◆ TRY IT:
With pictures omitted, copy exactly every line from the one that contains "OH 8-30 How" to the end of the listing below.

◆ RECORD EXCERPTS:
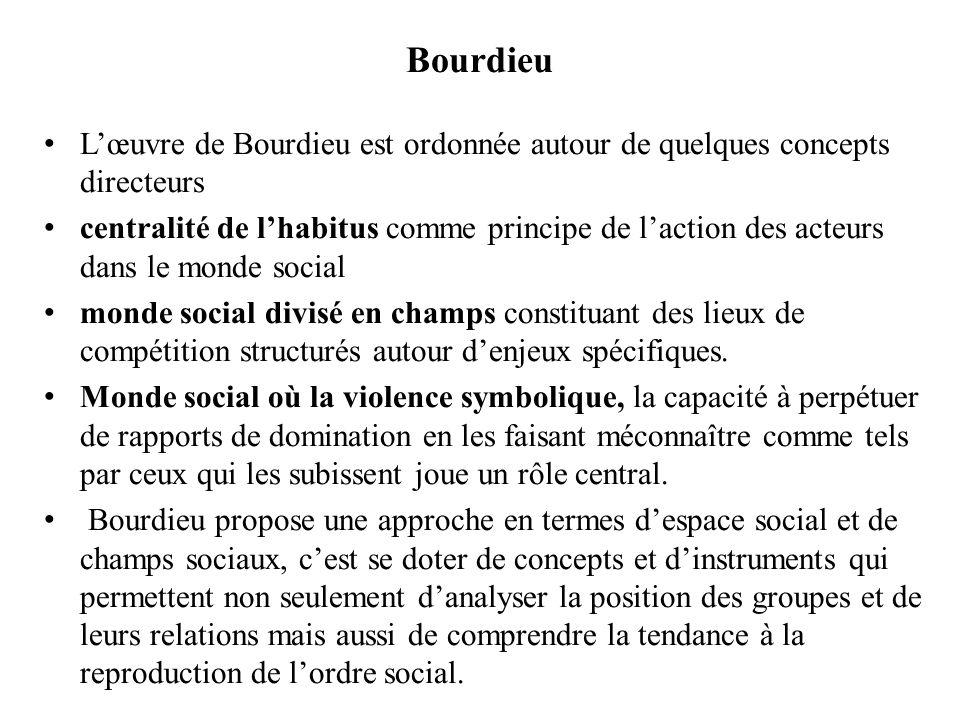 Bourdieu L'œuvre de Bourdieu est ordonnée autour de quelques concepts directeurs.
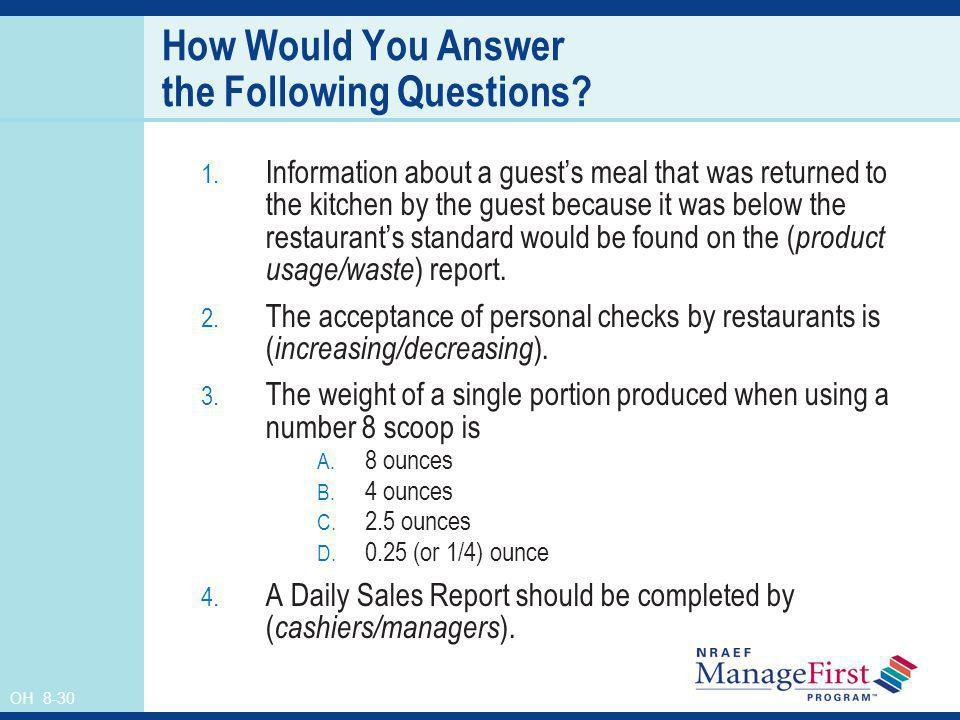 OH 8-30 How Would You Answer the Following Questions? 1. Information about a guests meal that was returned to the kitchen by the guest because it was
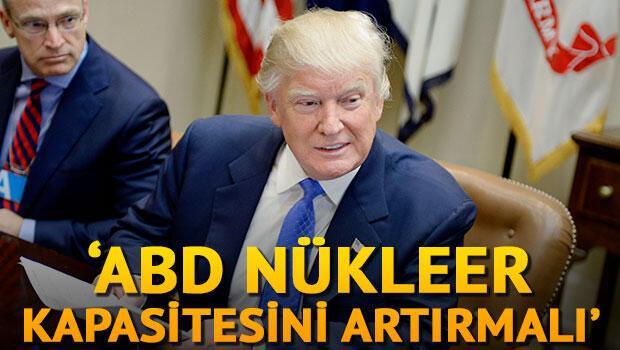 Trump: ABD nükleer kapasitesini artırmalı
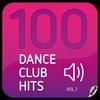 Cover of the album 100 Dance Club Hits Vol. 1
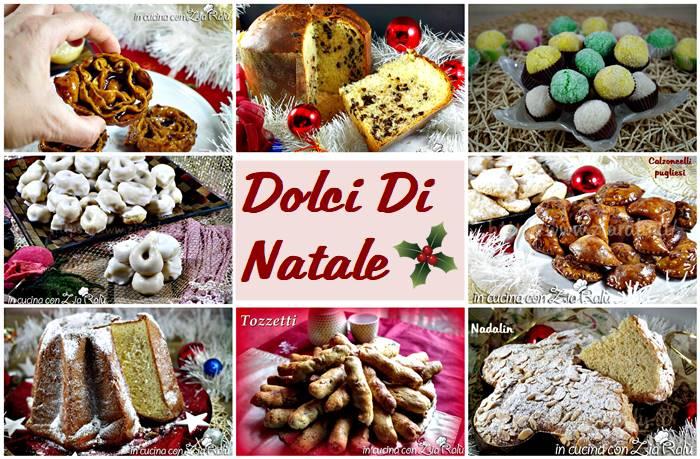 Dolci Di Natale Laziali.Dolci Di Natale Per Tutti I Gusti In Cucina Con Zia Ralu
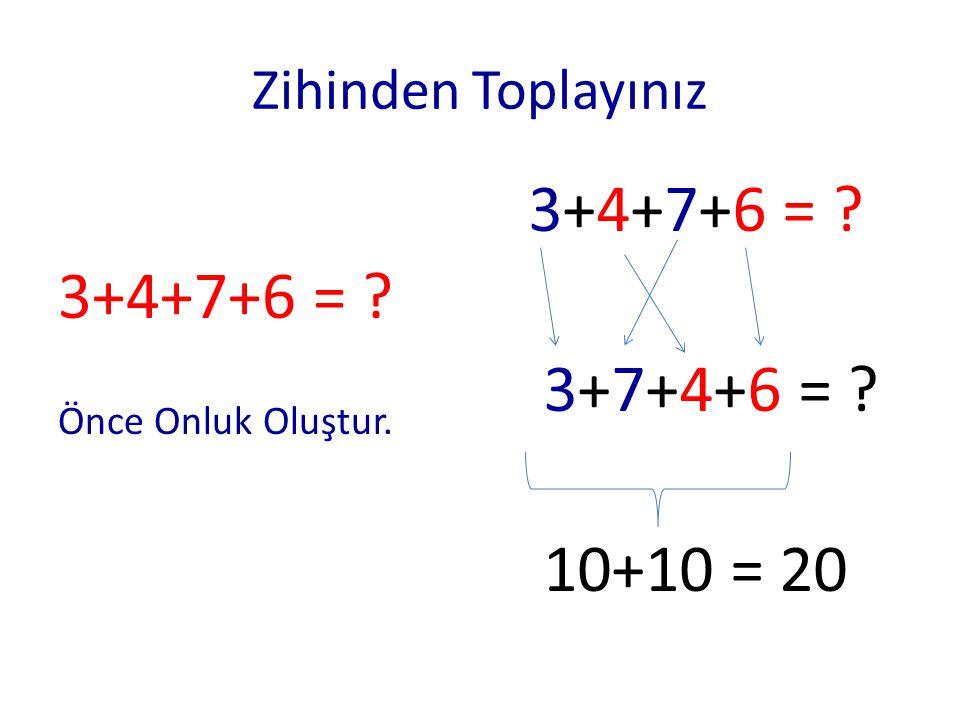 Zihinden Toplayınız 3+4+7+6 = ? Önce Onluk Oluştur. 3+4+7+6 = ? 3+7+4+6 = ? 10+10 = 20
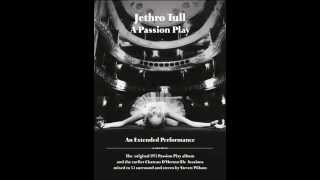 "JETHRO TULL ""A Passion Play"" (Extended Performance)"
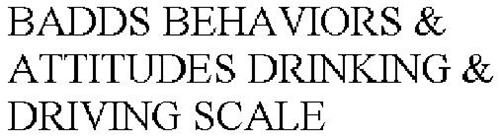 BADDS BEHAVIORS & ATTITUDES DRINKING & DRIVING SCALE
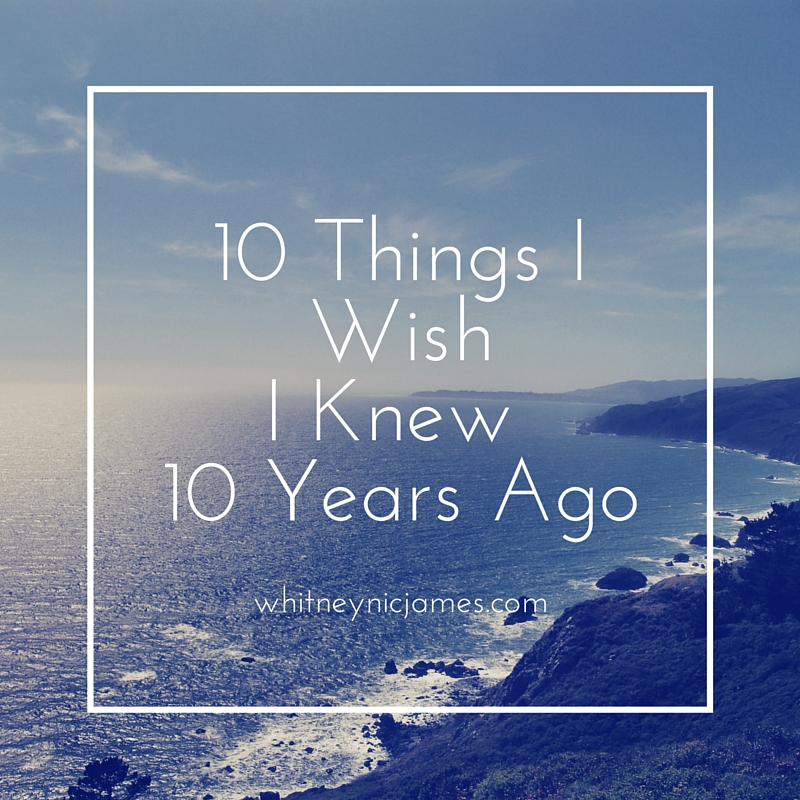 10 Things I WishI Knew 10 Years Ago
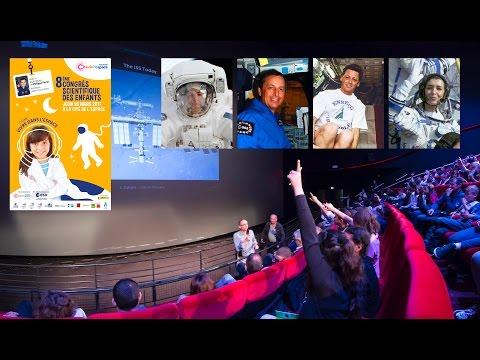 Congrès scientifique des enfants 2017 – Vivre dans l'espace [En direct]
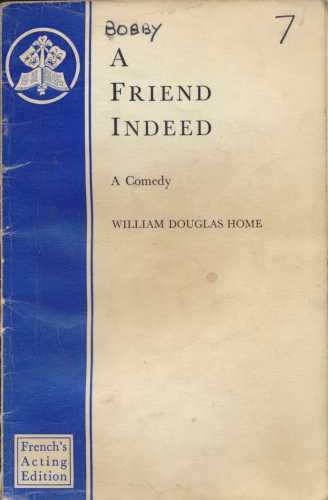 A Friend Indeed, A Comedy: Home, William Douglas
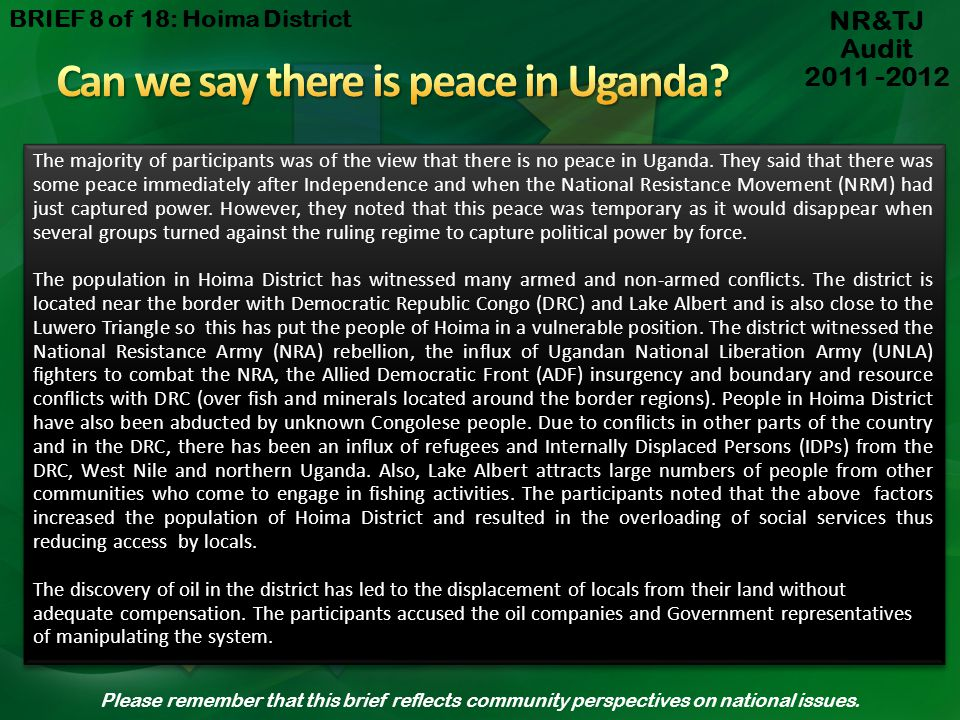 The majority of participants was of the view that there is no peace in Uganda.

◆ THE ANSWER:
 OH 8-30 How Would You Answer the Following Questions? 1. Information about a guests meal that was returned to the kitchen by the guest because it was
 Trump: ABD nükleer kapasitesini artırmalı
 Cover of the album 100 Dance Club Hits Vol. 1
 Dolci Di Natale Laziali.Dolci Di Natale Per Tutti I Gusti In Cucina Con Zia Ralu
 Zihinden Toplayınız 3+4+7+6 = ? Önce Onluk Oluştur. 3+4+7+6 = ? 3+7+4+6 = ? 10+10 = 20
 "JETHRO TULL ""A Passion Play"" (Extended Performance)"
 BADDS BEHAVIORS & ATTITUDES DRINKING & DRIVING SCALE
 10 Things I WishI Knew 10 Years Ago
 Congrès scientifique des enfants 2017 – Vivre dans l'espace [En direct]
 A Friend Indeed, A Comedy: Home, William Douglas
 The majority of participants was of the view that there is no peace in Uganda.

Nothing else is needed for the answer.